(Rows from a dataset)
╭──
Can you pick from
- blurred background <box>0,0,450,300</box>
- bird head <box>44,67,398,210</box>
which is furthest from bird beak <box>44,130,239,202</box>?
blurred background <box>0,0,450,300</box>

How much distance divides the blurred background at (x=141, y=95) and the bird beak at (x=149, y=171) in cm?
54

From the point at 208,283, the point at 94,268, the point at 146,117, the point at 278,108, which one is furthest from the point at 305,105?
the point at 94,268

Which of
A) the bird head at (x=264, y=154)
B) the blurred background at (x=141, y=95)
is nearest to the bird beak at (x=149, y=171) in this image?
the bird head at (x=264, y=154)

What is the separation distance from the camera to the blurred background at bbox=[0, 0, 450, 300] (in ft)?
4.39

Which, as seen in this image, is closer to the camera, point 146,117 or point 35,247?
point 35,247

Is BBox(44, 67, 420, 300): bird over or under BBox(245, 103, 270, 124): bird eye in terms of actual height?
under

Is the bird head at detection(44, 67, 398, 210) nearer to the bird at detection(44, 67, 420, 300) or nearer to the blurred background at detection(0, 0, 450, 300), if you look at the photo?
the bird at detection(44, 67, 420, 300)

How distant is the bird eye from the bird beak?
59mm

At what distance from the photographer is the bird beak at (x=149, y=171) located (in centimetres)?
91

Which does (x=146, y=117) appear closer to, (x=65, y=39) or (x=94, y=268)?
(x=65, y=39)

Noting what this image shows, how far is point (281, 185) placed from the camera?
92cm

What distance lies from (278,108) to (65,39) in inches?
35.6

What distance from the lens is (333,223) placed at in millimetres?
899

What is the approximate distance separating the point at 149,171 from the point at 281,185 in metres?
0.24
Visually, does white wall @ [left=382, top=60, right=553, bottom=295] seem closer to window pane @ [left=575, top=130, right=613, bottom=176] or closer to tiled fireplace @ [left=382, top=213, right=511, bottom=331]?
╰──
**WHAT THE EXERCISE ASKS**:
Copy out the items above word for word, beginning with the line that contains "What distance lies" and continuing through the end of the items, including both of those lines.

**ANSWER TO THE PROBLEM**:
What distance lies from (278,108) to (65,39) in inches?
35.6

What distance from the lens is (333,223) placed at in millimetres?
899

What is the approximate distance separating the point at 149,171 from the point at 281,185 in metres?
0.24
Visually, does white wall @ [left=382, top=60, right=553, bottom=295] seem closer to window pane @ [left=575, top=130, right=613, bottom=176] or closer to tiled fireplace @ [left=382, top=213, right=511, bottom=331]?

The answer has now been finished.